Allacciate le cinture, perché quest’estate la macchina del tempo è pronta a partire e portarvi in un mondo fatto di squali volanti, tornado magici, motoseghe, donne con le extension fucsia, e tanto – tanto – trash. Per il sesto capitolo di “Sharknado” sembra proprio che il nostro Fin Shepard sia arrivato alla resa finale dei conti con gli squali, che adesso gli hanno portato via anche la famiglia. Ferito nell’orgoglio, ha deciso quindi di tentare quello che qualsiasi persona normale avrebbe deciso di fare: no, non mettersi l’anima in pace, ma viaggiare nel tempo. I tornado, infatti, non sono dei vortici d’aria, bensì dei modi per tornare in epoche passate. Stolti voi che non lo avete capito prima!

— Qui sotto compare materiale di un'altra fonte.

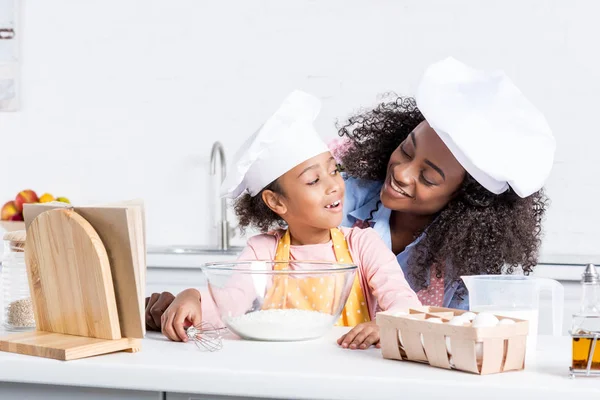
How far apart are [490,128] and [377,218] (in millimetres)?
488

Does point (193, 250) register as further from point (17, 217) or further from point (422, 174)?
point (422, 174)

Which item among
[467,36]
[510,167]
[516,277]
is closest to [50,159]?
[467,36]

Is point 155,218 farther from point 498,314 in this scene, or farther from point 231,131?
point 498,314

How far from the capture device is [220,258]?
305 cm

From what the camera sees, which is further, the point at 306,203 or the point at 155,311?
the point at 306,203

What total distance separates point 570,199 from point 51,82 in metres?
2.22

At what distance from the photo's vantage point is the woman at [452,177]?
5.41ft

Insomma, il regista di “Sharknado 6” – Anthony G. Ferrante – questa volta ha deciso davvero di gettare il cuore oltre l’ostacolo e spingere la saga ai limiti del trash. Eppure, nonostante adesso sia questo il punto forte dei sei film con Ian Ziering, diciamoci la verità: “Sharknado” inizialmente ci aveva provato a essere una produzione seria (anche se l’ennesima) con protagonisti i terribili squali. La prima pellicola, infatti, contiene gli elementi che presenta in genere un prodotto di questo tipo: il belloccio salva tutti, la barista che sembra uscita da una rivista di moda, la vittima sacrificale (R.I.P. George), l’ex moglie petulante con toy boy al seguito, e i figli in pericolo che non si sa dove siano. Gli squali nel giardino e in volo, forse (ma solo “forse) sono sembrati un po’ troppo al pubblico, che hanno consacrato “Sharknado” a capolavoro del trash.

E “Sharknado 6” promette davvero di non deludere le nostre aspettative. Già la locandina è uno spettacolo: Fin Shepard guarda verso l’esterno con sguardo penetrante e motosega in mano. Certo, siamo ancora lontani dalla meraviglia del poster di “Sharknado 5”, un bellissimo incrocio tra “Ash vs Evil Dead”, “X-Men” e “Shadowhunters” con Tara Reid in versione Psylocke dei poveri. Ma confidiamo in sviluppi successivi: d’altronde bisogna essere ben equipaggiati per affrontare nazisti, dinosauri, cavalieri e l’arca di Noè! Vi sembra un tantino eccessivo? Giusto così: perché se chiusura deve essere, almeno che sia in bellezza.